SET PROBLEM: Which lines in the rows below contain the string "bottom"? Copy each such line in full.

----------

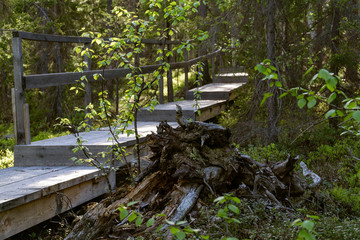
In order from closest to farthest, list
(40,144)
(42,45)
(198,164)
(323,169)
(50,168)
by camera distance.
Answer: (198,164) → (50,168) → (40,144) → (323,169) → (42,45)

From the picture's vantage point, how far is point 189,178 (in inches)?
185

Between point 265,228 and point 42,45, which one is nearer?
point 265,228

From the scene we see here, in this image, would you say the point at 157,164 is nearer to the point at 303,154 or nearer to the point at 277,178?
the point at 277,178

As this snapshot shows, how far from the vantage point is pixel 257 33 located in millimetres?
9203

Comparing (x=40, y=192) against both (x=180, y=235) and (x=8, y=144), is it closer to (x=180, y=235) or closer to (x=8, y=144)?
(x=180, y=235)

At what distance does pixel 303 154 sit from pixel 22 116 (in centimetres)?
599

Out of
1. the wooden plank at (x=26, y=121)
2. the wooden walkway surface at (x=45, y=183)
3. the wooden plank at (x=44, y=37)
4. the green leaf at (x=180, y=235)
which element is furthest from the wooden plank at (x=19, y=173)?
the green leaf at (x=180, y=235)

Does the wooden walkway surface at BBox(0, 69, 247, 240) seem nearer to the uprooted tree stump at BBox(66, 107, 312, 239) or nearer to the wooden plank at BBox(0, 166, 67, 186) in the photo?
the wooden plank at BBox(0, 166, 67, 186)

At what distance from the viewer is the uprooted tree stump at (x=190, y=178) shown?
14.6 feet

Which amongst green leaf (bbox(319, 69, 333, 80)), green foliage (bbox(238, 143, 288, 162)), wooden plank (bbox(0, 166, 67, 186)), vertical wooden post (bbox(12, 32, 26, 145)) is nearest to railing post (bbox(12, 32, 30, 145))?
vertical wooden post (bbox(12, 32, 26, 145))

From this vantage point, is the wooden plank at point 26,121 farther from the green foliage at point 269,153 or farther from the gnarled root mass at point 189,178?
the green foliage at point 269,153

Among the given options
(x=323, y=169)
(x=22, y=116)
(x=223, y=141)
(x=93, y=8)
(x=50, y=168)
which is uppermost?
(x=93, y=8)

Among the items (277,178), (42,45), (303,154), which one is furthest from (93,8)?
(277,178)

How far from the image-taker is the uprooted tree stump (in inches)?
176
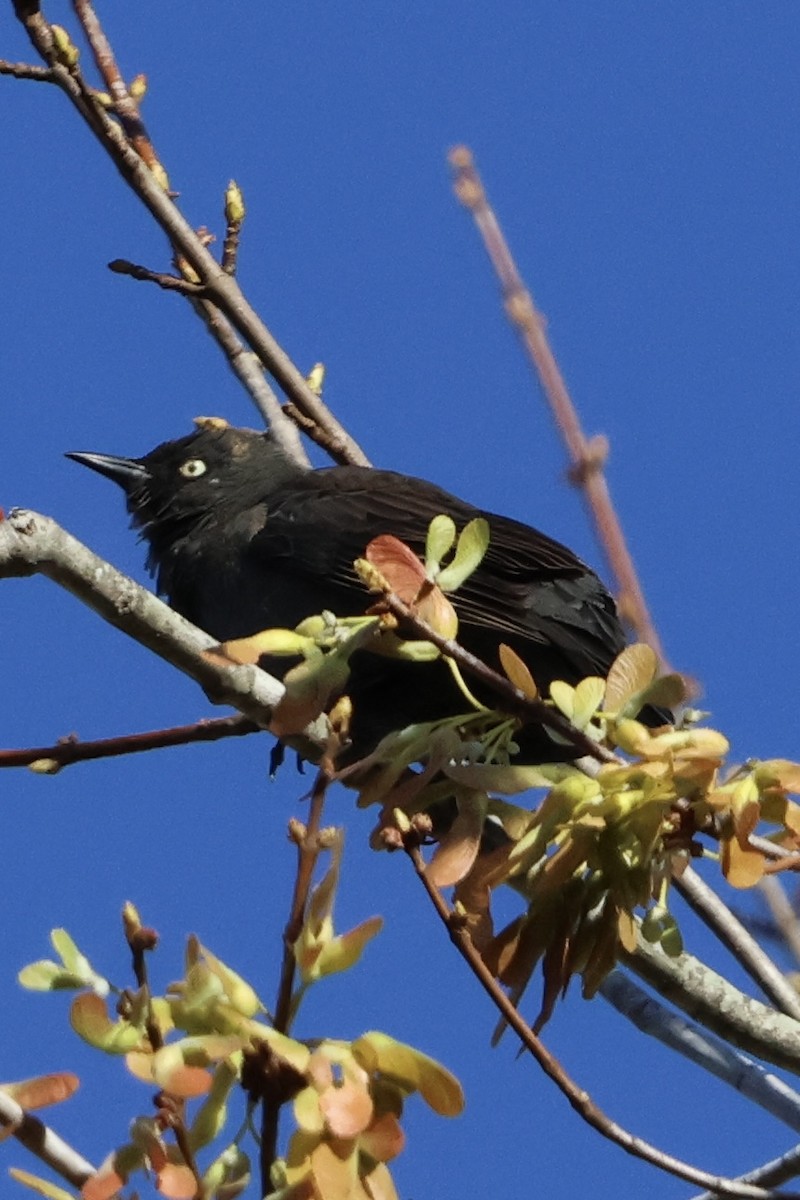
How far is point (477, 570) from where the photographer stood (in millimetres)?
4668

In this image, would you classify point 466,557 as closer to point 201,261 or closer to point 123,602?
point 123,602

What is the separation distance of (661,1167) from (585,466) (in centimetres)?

----------

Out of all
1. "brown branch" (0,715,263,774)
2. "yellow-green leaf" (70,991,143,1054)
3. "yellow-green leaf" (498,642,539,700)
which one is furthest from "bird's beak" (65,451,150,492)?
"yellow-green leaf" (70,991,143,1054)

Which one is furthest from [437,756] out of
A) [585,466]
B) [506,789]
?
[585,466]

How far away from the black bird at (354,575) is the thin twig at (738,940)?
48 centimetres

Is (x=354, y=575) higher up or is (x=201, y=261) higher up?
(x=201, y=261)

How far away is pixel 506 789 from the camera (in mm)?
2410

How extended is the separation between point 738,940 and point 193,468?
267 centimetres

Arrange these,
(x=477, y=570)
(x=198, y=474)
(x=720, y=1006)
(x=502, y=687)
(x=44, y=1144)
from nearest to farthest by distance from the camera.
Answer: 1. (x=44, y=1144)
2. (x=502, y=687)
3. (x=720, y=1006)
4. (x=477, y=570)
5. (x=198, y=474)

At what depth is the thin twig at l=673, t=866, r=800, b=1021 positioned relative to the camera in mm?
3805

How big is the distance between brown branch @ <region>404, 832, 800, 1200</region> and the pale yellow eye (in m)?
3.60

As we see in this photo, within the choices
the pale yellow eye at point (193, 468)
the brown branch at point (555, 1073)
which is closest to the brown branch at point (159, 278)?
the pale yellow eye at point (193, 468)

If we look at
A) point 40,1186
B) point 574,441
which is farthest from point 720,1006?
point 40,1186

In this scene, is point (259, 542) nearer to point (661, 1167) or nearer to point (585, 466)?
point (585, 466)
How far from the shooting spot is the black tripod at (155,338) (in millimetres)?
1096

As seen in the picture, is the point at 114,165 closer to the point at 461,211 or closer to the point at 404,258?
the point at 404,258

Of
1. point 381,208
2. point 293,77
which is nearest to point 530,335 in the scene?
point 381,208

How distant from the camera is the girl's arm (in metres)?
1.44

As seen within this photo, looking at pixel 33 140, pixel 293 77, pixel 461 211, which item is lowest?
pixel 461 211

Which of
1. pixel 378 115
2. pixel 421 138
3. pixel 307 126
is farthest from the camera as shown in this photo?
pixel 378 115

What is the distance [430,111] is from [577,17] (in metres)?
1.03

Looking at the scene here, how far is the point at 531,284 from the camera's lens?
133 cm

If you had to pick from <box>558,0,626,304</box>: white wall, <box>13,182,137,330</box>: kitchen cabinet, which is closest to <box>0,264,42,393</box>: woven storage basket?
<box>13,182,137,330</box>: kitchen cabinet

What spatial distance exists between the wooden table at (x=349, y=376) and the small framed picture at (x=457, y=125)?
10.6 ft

----------

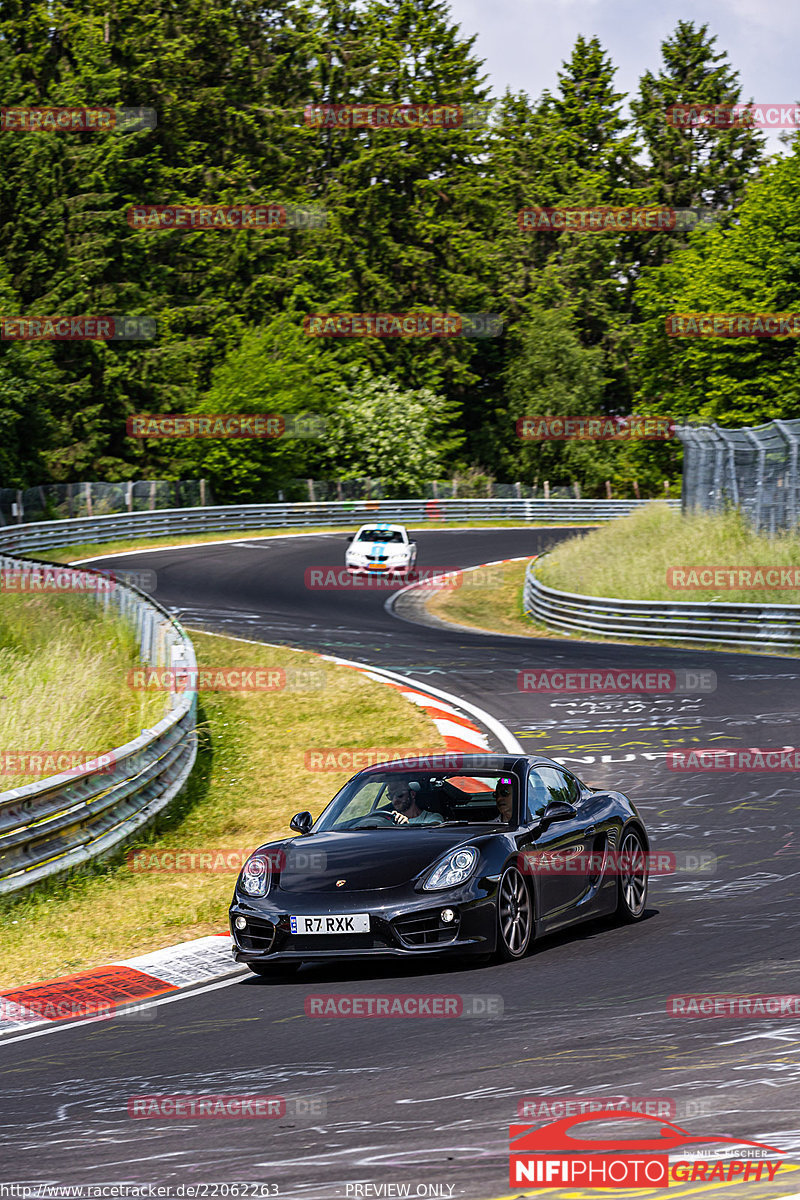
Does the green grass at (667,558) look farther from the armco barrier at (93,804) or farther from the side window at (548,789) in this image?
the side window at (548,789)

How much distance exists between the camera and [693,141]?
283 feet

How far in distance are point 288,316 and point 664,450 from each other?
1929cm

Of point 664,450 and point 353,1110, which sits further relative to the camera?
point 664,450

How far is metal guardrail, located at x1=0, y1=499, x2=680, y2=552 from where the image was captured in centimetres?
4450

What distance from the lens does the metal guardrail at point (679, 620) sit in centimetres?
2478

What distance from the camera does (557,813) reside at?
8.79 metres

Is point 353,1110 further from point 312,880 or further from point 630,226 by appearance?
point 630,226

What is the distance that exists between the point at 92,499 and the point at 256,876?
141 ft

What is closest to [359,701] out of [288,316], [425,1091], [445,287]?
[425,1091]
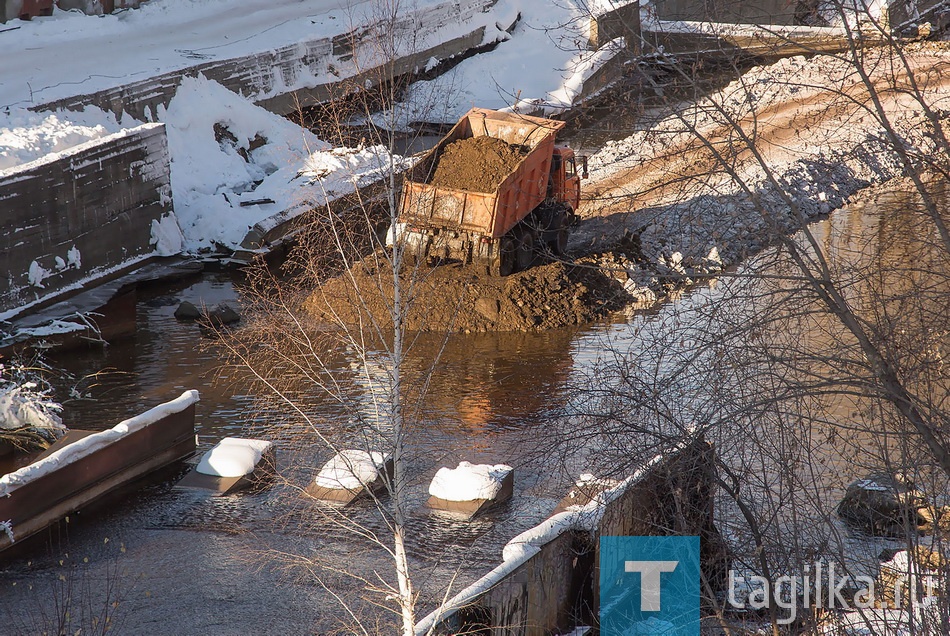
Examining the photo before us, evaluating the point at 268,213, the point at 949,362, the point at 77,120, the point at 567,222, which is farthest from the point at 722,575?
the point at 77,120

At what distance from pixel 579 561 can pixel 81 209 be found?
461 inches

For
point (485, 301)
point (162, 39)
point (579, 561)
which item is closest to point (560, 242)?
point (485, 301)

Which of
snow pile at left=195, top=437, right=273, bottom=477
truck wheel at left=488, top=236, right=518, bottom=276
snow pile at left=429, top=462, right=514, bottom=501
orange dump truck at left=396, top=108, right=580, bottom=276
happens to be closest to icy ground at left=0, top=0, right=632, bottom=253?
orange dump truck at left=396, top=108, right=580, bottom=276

----------

EXERCISE OUTPUT:
snow pile at left=195, top=437, right=273, bottom=477
truck wheel at left=488, top=236, right=518, bottom=276
snow pile at left=429, top=462, right=514, bottom=501
orange dump truck at left=396, top=108, right=580, bottom=276
happens to be closest to icy ground at left=0, top=0, right=632, bottom=253?
orange dump truck at left=396, top=108, right=580, bottom=276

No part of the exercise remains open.